Assessing the Use of Secondary Structure Fingerprints and Deep Learning to Classify RNA Sequences
Bibliographic record
Abstract
Non-coding RNAs (ncRNAs) are RNA molecules that do not code for protein, but take part in biological processes, including gene expression. Interestingly, like proteins, they can fold into complex structures to perform their wide array of biological functions. Since the folded structure of a ncRNA may be critical to its function, many studies have attempted to exploit structural data to infer information, often using machine learning techniques. For instance, they have used predicted secondary structures as input features to various machine learning techniques, in order to classify RNA sequences. However, it is known that a strand of RNA can fold into more than one possible structure, and some strands even form different structures in vivo and in vitro. Furthermore, ncRNAs often function as RNA-protein complexes, which can affect structure.

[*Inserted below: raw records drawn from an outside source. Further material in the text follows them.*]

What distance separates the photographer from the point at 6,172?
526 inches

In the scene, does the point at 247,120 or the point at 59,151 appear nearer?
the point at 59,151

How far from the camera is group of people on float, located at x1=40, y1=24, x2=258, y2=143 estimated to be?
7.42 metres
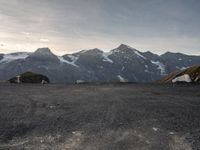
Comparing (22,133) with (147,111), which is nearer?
(22,133)

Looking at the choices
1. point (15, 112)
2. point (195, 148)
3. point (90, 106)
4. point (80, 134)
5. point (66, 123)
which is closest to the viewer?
point (195, 148)

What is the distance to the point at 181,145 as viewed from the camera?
9.92 meters

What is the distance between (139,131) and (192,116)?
170 inches

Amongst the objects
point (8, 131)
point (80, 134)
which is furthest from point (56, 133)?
point (8, 131)

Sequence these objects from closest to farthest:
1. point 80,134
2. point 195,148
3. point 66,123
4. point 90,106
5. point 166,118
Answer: point 195,148
point 80,134
point 66,123
point 166,118
point 90,106

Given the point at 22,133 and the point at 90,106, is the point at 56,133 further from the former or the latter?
the point at 90,106

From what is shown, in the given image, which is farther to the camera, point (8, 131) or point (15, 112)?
point (15, 112)

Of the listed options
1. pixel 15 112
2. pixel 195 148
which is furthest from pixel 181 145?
pixel 15 112

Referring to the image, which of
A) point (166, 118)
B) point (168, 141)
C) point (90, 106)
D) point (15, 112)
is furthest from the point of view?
point (90, 106)

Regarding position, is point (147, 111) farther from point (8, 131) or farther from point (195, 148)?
point (8, 131)

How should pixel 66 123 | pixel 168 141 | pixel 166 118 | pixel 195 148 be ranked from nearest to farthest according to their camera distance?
pixel 195 148, pixel 168 141, pixel 66 123, pixel 166 118

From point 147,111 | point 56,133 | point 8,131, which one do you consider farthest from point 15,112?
point 147,111

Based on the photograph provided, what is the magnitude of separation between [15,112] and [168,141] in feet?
30.4

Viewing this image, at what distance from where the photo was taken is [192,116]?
14.6m
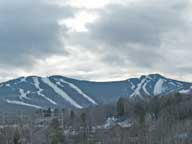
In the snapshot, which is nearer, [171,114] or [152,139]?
[152,139]

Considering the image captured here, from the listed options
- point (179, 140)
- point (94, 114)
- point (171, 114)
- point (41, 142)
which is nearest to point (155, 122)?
point (171, 114)

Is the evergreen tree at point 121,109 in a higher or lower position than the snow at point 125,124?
higher

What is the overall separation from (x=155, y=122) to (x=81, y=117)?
45620mm

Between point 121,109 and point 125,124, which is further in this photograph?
point 121,109

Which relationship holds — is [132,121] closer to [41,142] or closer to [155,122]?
[155,122]

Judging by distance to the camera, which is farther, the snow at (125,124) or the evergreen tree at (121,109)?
the evergreen tree at (121,109)

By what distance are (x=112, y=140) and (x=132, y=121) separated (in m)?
23.0

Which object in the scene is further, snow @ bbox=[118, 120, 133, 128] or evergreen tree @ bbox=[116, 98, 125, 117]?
evergreen tree @ bbox=[116, 98, 125, 117]

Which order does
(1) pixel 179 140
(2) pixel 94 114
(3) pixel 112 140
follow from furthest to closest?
(2) pixel 94 114, (3) pixel 112 140, (1) pixel 179 140

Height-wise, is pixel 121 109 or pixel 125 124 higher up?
pixel 121 109

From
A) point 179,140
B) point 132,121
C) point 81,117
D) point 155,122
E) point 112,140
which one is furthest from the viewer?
point 81,117

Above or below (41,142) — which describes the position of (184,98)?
above

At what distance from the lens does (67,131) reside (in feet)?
473

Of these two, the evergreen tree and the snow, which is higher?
the evergreen tree
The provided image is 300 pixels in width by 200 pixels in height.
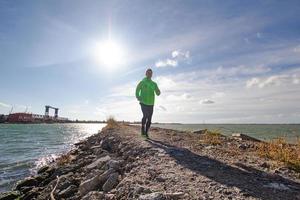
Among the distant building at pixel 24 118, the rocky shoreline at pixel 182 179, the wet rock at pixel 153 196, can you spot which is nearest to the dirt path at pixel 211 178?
the rocky shoreline at pixel 182 179

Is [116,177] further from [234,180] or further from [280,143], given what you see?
[280,143]

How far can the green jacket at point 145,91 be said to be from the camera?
1036 centimetres

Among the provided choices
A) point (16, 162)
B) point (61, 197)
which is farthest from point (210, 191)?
point (16, 162)

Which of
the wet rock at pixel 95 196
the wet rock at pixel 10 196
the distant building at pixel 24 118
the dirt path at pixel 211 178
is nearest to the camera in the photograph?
the dirt path at pixel 211 178

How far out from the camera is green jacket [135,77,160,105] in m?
10.4

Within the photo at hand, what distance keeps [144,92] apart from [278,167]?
5083mm

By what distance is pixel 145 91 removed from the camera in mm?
10359

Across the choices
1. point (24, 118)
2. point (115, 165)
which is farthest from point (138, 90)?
point (24, 118)

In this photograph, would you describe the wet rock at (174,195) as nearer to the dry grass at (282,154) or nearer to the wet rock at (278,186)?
the wet rock at (278,186)

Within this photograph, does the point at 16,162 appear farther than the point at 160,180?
Yes

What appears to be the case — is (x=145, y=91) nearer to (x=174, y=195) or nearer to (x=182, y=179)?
(x=182, y=179)

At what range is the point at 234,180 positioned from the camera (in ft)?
16.7

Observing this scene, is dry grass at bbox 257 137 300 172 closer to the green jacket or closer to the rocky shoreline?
the rocky shoreline

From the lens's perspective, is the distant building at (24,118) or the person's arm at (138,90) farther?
the distant building at (24,118)
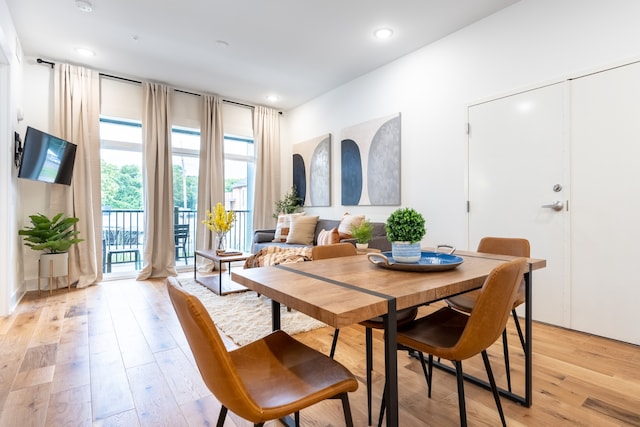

We therefore hypothesized that using a single predicted secondary structure for a single sequence may discard important information, which may result in poorer classification accuracy. To investigate this claim, we propose the use of secondary structure fingerprints as features for machine learning applications, and report on a preliminary evaluation of this approach. The fingerprints comprise two categories: a higher-level (topological) representation derived from RNA-As-Graphs (RAG), and free energy fingerprints based on a novel curated repertoire of small RNA motifs. We have also evaluated our deep learning architecture with k-mers as features, alone and combined with secondary structure fingerprints; to see whether secondary structures or nucleotide composition is more useful in RNA classification, and whether or not both feature types complement each other well. The dataset, trained models, and supplemental material of this study are available at https://www.site.uottawa.ca/turcotte/bibm2020.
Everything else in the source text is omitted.